Au plus fort de l'épidémie de coronavirus, le corps médical a vivement alerté la population sur les pénuries de médicaments dans les services de réanimation. Mais ces services ne sont pas les seuls à être touchés par de tels manques. "Il y a une quarantaine de médicaments d'importance majeure en oncologie qui ont fait l'objet de pénurie" au fil des années, rapporte le Pr Axel Kahn, président de la Ligue contre le cancer, qui lance une campagne contre ce fléau. "Cher patient, pour votre médicament, merci de patienter", lit-on sur les affiches. 

"Les premiers touchés sont toujours les médicaments pas chers, les innovations thérapeutiques qui coûtent la peau des fesses, on n'en manque jamais", s'indigne le professeur Jean-Paul Vernant, hématologue engagé dans la bataille. C'est "un fléau silencieux qui s'aggrave d'année en année", qui a pu s'aggraver avec l'épidémie de Covid-19, mais "en aucun cas n'a été créé par la Covid", souligne Axel Kahn.

Il s'agit "vraiment (d') un problème qui est lié à la structure économique du marché du médicament", et qui concerne des "médicaments indispensables", essentiellement des génériques, très peu chers. 

Le président de la Ligue met en avant l'exemple des médicaments utilisés pour traiter les cancers de la vessie (BCG intravésical, Amétycine...) qui ont connu ces dernières années des difficultés et des ruptures d'approvisionnement ainsi que des arrêts de commercialisation. "Dans un certain nombre de cas, certains cancers de la vessie qui étaient parfaitement tenus en respect par des instillations intravésicales ont dû, du fait de la pénurie de ces médicaments, faire l'objet d'une cystectomie totale (ablation de la vessie)" avec des conséquences qui bouleversent la vie des patients, rapporte Axel Kahn. "C'est un exemple particulièrement dramatique des conséquences possibles des pénuries de médicaments : des pertes des chances", ajoute le généticien.
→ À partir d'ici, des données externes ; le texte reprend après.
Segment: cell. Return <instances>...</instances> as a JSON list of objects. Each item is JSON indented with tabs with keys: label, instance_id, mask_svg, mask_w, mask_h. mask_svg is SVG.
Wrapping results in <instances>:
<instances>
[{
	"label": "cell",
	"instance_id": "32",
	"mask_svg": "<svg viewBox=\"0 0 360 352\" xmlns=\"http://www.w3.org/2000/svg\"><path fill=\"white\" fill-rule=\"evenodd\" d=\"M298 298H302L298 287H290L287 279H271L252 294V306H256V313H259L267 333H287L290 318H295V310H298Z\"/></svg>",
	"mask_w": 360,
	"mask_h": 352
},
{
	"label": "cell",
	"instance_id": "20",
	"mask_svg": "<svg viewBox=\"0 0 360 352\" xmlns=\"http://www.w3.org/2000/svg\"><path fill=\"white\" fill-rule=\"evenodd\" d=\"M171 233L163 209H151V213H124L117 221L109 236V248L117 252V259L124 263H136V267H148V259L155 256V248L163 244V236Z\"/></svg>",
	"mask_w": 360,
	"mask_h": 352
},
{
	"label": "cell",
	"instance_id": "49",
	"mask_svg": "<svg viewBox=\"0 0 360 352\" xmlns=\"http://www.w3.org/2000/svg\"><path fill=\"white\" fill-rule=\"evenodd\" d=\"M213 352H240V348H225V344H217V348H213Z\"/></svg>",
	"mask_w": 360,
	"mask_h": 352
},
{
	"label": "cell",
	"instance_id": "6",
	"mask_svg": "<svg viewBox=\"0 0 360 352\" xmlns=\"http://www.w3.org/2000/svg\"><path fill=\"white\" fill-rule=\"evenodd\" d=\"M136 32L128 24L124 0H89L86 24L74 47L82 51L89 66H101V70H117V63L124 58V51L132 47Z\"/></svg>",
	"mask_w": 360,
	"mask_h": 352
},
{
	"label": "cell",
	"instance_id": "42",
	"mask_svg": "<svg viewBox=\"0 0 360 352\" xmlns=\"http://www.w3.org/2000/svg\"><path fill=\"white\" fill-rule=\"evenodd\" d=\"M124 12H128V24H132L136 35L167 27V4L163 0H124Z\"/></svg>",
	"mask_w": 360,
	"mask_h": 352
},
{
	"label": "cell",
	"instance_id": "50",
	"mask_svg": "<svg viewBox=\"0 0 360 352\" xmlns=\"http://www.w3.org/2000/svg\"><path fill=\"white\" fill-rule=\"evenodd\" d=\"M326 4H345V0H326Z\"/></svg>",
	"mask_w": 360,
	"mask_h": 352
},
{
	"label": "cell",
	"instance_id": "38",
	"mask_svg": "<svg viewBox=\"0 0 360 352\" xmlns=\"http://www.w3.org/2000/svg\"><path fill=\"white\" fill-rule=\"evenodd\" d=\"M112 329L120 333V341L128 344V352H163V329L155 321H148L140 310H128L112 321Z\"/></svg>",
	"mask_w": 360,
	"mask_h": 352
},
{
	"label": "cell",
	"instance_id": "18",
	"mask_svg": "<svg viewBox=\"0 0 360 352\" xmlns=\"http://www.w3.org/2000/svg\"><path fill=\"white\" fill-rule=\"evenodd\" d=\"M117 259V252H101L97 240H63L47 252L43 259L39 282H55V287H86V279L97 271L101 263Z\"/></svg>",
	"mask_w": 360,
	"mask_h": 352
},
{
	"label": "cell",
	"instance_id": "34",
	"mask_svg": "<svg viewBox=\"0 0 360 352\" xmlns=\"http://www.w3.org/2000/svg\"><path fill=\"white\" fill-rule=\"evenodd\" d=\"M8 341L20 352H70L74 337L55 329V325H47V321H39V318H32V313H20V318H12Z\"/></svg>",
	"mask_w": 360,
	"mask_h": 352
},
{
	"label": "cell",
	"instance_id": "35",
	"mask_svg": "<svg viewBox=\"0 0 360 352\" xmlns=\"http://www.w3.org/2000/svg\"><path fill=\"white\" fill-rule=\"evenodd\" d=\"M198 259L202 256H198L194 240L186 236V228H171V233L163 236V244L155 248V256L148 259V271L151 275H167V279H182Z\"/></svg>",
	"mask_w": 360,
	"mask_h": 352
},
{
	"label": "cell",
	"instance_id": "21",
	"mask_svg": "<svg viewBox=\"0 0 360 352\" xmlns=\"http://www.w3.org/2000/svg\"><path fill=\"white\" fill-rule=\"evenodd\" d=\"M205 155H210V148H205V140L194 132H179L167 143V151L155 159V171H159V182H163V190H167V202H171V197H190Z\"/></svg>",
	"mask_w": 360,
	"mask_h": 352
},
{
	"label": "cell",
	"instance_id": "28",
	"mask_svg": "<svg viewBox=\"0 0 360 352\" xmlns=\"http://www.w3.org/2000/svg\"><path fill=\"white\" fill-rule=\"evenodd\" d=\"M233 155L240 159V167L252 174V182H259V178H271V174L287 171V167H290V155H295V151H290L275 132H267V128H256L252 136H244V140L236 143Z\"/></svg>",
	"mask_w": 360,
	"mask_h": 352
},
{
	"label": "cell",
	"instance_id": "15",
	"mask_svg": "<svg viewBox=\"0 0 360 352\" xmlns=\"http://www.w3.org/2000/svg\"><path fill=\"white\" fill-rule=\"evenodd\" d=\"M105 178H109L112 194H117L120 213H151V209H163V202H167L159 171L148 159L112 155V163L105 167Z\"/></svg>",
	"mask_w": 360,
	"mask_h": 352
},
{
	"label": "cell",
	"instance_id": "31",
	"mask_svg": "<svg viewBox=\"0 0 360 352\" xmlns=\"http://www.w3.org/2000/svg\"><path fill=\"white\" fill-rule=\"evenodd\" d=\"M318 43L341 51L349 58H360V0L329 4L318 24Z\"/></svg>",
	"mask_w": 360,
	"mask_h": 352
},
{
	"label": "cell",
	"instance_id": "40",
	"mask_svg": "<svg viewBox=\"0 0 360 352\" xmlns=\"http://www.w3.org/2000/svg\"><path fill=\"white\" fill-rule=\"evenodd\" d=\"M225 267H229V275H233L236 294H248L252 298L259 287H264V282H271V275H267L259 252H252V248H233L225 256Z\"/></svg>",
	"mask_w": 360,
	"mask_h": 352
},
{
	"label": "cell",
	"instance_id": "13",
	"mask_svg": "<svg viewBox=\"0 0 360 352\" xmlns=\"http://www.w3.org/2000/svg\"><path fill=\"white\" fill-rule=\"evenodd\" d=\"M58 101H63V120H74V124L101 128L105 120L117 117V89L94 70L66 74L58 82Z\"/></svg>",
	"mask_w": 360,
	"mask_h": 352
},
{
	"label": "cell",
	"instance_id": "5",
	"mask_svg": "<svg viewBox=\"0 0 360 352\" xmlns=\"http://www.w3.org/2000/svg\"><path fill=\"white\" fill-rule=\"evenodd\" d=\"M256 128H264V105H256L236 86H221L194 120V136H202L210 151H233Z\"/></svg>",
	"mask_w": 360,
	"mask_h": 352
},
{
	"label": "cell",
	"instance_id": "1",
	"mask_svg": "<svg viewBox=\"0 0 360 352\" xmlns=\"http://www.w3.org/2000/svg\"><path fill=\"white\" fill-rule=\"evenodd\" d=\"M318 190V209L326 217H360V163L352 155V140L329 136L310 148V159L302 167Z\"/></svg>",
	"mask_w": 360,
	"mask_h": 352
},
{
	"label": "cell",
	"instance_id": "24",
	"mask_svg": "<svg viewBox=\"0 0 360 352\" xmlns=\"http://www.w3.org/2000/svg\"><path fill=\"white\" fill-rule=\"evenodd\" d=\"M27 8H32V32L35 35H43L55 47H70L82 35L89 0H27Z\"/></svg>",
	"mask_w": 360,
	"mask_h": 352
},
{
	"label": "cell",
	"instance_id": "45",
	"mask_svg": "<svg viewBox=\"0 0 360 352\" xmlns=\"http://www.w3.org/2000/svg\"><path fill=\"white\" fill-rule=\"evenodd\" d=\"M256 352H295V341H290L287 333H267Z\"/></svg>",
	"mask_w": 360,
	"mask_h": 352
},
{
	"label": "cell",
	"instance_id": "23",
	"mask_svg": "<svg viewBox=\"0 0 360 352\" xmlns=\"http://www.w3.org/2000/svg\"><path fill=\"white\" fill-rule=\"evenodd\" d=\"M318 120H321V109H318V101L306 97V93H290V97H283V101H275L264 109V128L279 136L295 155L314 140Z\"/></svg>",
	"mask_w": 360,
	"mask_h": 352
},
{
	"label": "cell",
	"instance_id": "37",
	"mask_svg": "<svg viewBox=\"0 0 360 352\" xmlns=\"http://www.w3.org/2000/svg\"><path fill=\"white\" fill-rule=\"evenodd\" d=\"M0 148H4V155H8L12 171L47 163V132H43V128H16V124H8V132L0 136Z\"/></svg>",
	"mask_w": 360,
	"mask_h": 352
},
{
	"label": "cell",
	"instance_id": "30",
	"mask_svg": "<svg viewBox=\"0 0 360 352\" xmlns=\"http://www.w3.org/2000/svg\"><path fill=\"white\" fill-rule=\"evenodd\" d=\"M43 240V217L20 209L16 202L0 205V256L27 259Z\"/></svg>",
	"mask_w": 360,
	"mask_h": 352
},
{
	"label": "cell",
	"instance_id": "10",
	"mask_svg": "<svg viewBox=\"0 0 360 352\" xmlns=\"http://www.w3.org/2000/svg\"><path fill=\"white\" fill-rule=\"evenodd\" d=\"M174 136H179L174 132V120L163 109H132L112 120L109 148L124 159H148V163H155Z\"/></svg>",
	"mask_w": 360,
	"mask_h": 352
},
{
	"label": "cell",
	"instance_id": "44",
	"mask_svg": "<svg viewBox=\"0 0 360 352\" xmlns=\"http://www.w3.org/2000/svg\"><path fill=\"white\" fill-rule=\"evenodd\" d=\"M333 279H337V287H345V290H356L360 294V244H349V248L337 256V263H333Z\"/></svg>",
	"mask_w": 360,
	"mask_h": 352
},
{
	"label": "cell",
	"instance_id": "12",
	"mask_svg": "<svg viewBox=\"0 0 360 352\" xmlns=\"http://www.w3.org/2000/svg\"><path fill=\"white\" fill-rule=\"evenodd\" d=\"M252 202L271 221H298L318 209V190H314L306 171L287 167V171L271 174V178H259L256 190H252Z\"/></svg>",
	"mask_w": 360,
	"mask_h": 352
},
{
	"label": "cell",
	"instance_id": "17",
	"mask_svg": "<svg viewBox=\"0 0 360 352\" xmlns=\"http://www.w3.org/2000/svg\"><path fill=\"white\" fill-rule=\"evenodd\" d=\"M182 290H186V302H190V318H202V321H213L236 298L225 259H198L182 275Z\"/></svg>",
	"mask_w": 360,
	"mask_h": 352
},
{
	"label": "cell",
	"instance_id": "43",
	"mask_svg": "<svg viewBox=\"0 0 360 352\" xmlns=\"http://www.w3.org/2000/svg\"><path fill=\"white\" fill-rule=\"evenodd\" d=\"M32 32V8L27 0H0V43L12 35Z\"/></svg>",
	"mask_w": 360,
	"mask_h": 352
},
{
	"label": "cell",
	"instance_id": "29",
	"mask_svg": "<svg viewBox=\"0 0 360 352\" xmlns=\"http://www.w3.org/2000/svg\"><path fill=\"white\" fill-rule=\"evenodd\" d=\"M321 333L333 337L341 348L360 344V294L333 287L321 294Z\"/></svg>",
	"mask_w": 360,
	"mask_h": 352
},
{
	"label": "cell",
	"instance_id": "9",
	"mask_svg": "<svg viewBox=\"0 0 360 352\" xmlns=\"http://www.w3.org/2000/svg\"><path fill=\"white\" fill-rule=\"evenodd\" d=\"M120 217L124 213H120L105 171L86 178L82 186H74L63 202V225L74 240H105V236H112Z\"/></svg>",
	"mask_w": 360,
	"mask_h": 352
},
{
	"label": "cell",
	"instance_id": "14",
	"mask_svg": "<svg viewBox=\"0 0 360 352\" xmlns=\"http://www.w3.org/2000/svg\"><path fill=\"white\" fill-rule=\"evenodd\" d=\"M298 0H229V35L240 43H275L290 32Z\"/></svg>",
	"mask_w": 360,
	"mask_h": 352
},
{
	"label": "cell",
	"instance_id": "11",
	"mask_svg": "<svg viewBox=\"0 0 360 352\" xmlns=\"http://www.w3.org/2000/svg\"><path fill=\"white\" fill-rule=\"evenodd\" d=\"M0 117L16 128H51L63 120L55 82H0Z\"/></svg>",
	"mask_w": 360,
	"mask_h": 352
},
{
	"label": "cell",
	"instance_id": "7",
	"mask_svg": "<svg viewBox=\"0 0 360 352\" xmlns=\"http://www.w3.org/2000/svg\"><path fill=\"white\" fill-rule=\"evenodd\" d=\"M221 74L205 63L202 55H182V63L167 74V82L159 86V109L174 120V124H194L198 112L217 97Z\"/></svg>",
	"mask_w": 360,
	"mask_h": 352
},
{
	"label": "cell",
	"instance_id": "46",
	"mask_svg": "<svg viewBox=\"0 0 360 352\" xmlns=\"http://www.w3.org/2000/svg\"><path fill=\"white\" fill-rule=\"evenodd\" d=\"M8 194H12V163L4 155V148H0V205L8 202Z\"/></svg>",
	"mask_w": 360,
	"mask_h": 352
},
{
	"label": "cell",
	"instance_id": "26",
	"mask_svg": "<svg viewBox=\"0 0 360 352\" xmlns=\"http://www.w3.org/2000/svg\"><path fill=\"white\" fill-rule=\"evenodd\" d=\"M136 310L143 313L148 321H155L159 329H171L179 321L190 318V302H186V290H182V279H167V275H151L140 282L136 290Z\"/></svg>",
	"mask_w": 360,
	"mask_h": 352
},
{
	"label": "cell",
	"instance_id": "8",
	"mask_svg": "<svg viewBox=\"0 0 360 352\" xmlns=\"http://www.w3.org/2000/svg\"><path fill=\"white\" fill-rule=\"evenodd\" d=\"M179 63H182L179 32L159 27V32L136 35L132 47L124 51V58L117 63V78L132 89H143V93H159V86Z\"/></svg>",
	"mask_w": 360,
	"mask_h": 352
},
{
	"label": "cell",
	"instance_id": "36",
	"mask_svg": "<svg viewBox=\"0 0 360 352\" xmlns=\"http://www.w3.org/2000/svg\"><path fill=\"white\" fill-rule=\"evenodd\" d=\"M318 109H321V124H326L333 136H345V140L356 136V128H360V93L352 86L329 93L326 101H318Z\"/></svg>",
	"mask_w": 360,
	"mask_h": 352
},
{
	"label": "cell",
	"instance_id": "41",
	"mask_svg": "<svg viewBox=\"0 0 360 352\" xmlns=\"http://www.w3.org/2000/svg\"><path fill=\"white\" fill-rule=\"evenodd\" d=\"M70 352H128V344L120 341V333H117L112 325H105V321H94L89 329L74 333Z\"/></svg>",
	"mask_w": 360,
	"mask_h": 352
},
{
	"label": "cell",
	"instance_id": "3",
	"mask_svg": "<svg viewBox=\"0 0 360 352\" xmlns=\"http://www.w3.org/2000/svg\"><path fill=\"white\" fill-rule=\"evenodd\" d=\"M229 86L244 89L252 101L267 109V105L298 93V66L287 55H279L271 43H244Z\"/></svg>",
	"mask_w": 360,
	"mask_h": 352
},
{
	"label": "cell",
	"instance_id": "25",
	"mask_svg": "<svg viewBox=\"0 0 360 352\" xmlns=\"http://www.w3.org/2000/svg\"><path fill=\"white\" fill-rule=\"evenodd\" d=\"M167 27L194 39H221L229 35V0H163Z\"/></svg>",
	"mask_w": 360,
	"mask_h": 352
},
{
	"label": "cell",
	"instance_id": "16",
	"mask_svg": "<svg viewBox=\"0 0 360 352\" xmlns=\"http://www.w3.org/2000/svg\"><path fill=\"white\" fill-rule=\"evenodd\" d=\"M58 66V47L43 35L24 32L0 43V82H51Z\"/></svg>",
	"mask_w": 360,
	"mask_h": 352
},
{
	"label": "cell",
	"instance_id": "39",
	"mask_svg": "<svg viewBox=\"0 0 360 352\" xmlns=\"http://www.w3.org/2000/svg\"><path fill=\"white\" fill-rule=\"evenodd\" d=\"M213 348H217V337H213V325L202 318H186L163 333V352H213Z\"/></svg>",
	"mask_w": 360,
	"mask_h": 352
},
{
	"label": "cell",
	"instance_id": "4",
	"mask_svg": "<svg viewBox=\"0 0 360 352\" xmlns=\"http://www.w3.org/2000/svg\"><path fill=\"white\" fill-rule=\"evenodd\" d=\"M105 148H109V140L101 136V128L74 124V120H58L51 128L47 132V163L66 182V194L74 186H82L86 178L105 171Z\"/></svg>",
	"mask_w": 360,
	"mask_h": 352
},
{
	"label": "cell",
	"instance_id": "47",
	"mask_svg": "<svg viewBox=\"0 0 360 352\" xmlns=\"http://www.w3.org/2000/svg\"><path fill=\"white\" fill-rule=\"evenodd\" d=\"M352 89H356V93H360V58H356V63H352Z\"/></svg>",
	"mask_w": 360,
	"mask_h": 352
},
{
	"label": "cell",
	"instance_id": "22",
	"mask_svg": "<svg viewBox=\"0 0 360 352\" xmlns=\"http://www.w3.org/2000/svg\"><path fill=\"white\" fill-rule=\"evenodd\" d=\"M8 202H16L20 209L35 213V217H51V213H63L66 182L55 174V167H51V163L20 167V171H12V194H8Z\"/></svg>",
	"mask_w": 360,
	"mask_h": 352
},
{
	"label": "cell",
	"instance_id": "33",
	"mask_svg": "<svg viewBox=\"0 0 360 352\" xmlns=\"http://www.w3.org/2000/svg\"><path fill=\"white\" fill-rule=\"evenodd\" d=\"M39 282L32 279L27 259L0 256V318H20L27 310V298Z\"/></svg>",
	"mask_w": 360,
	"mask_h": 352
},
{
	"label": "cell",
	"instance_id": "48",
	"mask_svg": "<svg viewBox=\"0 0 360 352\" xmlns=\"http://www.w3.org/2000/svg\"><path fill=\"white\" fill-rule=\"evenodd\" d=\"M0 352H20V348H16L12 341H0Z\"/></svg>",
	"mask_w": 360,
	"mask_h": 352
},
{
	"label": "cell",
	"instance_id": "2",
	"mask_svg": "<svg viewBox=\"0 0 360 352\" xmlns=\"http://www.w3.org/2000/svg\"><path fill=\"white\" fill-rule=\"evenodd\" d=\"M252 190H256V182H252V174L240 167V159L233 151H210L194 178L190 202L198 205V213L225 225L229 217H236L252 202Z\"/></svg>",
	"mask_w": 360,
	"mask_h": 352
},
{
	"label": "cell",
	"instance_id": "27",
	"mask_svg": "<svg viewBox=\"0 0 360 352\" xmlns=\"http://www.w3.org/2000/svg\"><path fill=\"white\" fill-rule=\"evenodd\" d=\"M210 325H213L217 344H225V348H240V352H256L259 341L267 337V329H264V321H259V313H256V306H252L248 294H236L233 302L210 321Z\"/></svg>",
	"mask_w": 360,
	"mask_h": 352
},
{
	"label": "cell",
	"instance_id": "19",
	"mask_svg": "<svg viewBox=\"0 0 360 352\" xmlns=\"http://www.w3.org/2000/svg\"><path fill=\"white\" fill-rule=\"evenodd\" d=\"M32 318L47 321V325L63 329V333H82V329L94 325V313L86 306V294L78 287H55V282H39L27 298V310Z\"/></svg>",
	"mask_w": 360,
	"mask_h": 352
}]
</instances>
Quant à l'information des personnes malades (durée de la pénurie, possibilité de remplacer le produit manquant...), elle est "insuffisante", relève-t-il. Un défaut d'information dont Alain peut témoigner. Diagnostiqué d'un cancer de la vessie en octobre 2018, il a commencé, six semaines après l'opération, un traitement d'administration hebdomadaire de BCG dans la vessie. Pour la suite, "la chirurgienne m'a dit 'les infirmières vous appelleront' et puis rien, pas de nouvelles, les trois mois de la pause prévue étaient passés", raconte-il.

"La pénurie,  je l'ai découverte en fouillant, et en m'adressant à des organismes comme ma mutuelle et l'Agence régionale de Santé (ARS)". "Personnellement, je pense que la récidive (de la tumeur) est due à l'absence du traitement d'entretien", raconte-t-il. "J'ai dû repasser sur la table d'opération" mais "j'ai eu de la chance" de ne pas avoir eu à subir une ablation totale de la vessie. La Ligue a lancé un appel aux témoignages sur le site web penuries.ligue-cancer.net. 

La Ligue contre le cancer réclame des sanctions financières contre les laboratoires qui n'assumeraient pas l'approvisionnement, le recensement des malades concernés et des études mesurant leurs pertes de chances. "Les médicaments d'intérêts majeurs doivent être considérés comme stratégiques et l'Europe doit tenir une liste de ceux-ci et les avoir à sa disposition", estime le Pr Axel Kahn. 

"Avec Agnès Buzyn (alors ministre de la Santé), on avait parlé de faire des stocks de 4 mois pour éviter les ruptures prolongées", mais selon lui, un décret à paraître passerait à "2 mois de stock. Ce n'est pas suffisant". Pour le Pr Vernant, "il faudrait  au moins 6 mois de stock". "Si on les avait eus, on n'aurait pas eu de problème pendant la crise du Covid-19" (pénuries de produits anesthésiques en réanimation : curare, propofol...), juge-t-il.

Pour éviter de trop dépendre de l'Inde et de la Chine, la Ligue évoque la création d'un établissement public qui fabriquerait ces médicaments à prix coûtant, ou l'attribution d'avantages fiscaux à des entreprises pour leur éviter de travailler à perte.